Object metadata is stored partially in SQL-based database (file object_detection.sqlite in the storage root catalogue), the rest of the metadata is stored in a proprietary database (files in subdirectory archive/metadata/<camera_mac>/YYYY/MM/analytics_detailed_*.bin).
Users can choose which storage should be used for metadata by going to Server Settings -> Storage Management tab and clicking on “Use to store analytics data”.
Since VMS runs in a certain network and hardware environment, there are capacity considerations regarding object storage and access. Let us consider several common usage scenarios. To gather figures below we had to run the VMS server with stub plugin in a virtualized environment. The specification of the environment is listed here.
Host CPU: Intel Core i7-6800K, 3.4 GHz, 6 cores, 15M cache, VT-x and VT-d enabled
Host chipset: Intel C610
Host memory: 32 Gb, DRAM Freq 1066.5 Mhz.
Host HDD: WDC WD40EFRX-68N32N0
Host OS: Windows 10 Home 10.0.18362 N/A Build 18362
Guest CPU: 6 cores
Guest memory: 4 Gb
Guest OS: Ubuntu 18.04 LTS.
VMS version: 4.0.0
How do I create an object?
Object creation is initiated by analytics plugin and may be preceded by intense CPU usage if plugin implemented so. In case of stub plugin there is almost no CPU overhead, but real systems have to be planned with respect to plugin CPU and memory load though these issues not directly related to VMS itself.
Object creation implies write operations, the amount of data written depends on the duration of the object appears on the camera stream: the longer the object the more data it stores. For objects with an average duration of 3.3 seconds it takes about 26 kBytes to store metadata on the drive. It gives 7 Kbits/s stream overhead, what is insignificant in relation to video stream itself.

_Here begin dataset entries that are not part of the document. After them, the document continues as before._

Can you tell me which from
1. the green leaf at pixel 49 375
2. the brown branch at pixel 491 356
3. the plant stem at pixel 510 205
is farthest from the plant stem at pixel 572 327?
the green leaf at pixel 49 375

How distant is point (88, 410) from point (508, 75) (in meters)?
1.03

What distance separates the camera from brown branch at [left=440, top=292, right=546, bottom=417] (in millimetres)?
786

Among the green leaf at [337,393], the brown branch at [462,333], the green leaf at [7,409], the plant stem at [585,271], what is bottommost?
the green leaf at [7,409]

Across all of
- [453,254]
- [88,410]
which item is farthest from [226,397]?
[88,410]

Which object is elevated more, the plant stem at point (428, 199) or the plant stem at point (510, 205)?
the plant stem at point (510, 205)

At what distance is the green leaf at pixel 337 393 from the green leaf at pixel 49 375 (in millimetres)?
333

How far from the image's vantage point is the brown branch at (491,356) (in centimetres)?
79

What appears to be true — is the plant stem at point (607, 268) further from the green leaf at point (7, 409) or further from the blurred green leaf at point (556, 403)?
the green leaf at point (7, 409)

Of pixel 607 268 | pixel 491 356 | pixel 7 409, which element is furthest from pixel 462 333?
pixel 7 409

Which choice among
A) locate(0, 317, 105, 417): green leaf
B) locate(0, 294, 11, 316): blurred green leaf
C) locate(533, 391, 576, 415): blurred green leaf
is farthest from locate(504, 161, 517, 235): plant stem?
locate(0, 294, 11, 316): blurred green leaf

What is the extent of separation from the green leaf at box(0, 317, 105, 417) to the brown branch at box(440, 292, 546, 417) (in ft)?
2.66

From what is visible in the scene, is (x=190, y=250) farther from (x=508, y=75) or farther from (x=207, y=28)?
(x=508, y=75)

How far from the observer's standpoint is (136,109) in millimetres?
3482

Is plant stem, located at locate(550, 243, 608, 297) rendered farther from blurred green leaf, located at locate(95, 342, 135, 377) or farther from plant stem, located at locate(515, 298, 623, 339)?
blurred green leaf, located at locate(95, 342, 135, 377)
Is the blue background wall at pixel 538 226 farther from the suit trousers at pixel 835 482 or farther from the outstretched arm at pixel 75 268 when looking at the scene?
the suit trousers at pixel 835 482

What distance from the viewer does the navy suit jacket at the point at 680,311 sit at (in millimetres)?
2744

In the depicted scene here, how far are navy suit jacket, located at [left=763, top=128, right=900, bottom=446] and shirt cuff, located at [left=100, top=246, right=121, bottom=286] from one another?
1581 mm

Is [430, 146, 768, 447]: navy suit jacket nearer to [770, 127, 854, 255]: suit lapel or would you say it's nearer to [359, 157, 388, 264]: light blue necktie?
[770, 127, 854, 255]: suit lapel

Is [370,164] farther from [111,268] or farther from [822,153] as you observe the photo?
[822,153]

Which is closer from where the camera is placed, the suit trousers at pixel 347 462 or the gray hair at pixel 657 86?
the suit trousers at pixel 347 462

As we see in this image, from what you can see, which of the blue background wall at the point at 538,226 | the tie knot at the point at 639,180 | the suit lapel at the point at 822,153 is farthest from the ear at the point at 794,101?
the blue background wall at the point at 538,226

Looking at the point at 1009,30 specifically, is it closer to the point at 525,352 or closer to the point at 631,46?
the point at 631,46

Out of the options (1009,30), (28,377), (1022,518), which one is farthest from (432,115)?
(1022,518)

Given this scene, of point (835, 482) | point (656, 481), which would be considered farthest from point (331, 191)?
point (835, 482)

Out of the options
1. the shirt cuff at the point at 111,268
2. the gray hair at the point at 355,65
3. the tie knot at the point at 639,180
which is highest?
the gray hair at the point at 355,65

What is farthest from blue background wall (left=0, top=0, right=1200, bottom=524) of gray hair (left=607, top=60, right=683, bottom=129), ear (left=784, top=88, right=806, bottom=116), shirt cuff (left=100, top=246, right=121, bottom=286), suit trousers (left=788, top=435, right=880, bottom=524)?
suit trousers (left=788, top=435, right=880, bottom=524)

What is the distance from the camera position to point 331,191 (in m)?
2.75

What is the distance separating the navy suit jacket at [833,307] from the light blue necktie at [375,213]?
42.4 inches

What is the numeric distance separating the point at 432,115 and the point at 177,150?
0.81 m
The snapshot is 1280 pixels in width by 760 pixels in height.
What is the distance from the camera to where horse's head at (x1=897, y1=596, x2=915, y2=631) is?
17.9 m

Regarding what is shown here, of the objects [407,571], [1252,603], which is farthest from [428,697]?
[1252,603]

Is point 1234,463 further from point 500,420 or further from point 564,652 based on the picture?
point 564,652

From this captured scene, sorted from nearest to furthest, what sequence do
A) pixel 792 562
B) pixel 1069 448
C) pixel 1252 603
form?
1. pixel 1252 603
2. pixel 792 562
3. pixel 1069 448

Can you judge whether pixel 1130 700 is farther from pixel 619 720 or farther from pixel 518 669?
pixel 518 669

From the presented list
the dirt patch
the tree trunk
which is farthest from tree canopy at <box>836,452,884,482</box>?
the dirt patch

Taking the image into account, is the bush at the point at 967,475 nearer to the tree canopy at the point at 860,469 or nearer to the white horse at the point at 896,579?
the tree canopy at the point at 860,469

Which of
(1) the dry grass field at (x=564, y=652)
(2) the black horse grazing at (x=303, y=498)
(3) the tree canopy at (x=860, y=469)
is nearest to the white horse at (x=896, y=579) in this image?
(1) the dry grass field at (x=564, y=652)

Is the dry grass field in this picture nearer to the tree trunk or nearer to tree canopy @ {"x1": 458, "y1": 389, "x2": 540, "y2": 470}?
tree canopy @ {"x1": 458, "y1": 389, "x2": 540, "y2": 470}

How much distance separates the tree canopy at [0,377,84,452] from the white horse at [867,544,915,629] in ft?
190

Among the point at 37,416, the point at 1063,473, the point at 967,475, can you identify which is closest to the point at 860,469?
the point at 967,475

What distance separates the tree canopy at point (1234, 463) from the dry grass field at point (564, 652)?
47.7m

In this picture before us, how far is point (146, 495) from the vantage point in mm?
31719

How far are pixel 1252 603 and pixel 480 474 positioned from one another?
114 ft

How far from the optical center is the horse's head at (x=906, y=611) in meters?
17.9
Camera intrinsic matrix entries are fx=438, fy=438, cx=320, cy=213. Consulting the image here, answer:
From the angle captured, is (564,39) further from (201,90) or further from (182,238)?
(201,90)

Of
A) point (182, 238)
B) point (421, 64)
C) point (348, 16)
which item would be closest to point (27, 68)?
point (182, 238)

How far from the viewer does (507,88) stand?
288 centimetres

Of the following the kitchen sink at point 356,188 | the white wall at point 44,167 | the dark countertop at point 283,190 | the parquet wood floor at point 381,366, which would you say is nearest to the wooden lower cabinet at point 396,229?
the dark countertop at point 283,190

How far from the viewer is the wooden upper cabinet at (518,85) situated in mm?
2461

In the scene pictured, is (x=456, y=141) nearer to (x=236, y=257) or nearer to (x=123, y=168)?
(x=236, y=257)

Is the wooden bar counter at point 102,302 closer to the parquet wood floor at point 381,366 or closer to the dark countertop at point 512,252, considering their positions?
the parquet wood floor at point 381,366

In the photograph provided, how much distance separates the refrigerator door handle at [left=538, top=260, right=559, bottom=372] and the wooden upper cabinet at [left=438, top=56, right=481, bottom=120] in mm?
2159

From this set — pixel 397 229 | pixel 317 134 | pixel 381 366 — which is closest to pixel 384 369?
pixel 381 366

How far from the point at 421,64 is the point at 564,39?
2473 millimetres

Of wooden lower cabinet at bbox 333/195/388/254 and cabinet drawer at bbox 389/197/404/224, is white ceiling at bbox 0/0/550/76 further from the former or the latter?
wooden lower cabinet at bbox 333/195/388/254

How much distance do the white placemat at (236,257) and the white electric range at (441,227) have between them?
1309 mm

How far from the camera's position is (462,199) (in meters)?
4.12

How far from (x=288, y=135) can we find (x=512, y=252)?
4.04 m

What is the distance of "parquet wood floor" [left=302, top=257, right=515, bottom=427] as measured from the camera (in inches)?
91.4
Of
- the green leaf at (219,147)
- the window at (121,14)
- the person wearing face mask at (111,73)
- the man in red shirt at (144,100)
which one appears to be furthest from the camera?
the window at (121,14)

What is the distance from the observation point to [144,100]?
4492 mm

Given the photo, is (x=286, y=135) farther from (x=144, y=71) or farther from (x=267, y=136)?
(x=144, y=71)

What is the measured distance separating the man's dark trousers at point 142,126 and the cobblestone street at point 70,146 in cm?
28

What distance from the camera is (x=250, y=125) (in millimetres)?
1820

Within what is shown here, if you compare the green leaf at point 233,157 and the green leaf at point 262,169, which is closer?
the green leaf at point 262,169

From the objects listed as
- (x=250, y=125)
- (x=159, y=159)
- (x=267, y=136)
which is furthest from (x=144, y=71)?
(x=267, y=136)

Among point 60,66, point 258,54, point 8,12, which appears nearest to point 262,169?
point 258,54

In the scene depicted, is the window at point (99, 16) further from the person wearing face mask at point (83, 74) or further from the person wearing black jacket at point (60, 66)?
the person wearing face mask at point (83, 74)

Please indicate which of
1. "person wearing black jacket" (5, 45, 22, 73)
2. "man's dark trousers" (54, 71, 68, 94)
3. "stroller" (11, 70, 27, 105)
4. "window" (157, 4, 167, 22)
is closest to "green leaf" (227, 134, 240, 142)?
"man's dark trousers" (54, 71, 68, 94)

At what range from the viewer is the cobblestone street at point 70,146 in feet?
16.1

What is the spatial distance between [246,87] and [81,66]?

This scenario is more complicated since it may cause read requests throughout all of the System's metadata.
Searching over 2000 objects that belong to one camera within a 1 hour time frame causes VMS server to read 3MB of data from the analytics storage. Database indices used usually allow for better performance, but for simplicity let us assume I/O amount grows linearly with time frame span, average object intensity, and camera count. For example, if we store an object database on a general-purpose HDD with random-access read speed of 60 MB/s and have a search request latency of 1500 ms, it will gives us a maximum search time frame of 30 hours.
CPU performance does not affect this scenario significantly. In contrast, RAM availability may give a performance boost for searches with partly repeated criteria as the OS caches data that was read recently. This usage scenario may also gain if SSD drives are used to store an object metadata. Due to high latency and usually unstable throughput remote drives (CIFS or NFS) do not perform well enough in this usage scenario.
Searching the object database in a system of merged servers
If a camera was moved from one server in a system to another, metadata is stored more than on one server. In that case the server to which client is connected interrogates all other servers for metadata that fits the filter.
Performance evaluation is extremely complex problem here since it depends on how many servers are involved, how scattered the metadata is, what is network performance between servers. As in the previous scenario, the most probable bottleneck is metadata storage I/O throughput on random read. Also if a remote server replies with about tens of thousands of objects and communication is performed over congested connection, there may be network issues as well.
Conclusions
Ensure you have enough CPU capacity to run object detection.
Search through longer time frames, more cameras, or cameras with more intensive object stream requires more storage throughput. Consider usage of SSD for analytics storage. Avoid usage of remote drives for analytics storage.
Ensure you have stable network connectivity between servers to prevent false failover triggers and enhance throughput and responsiveness.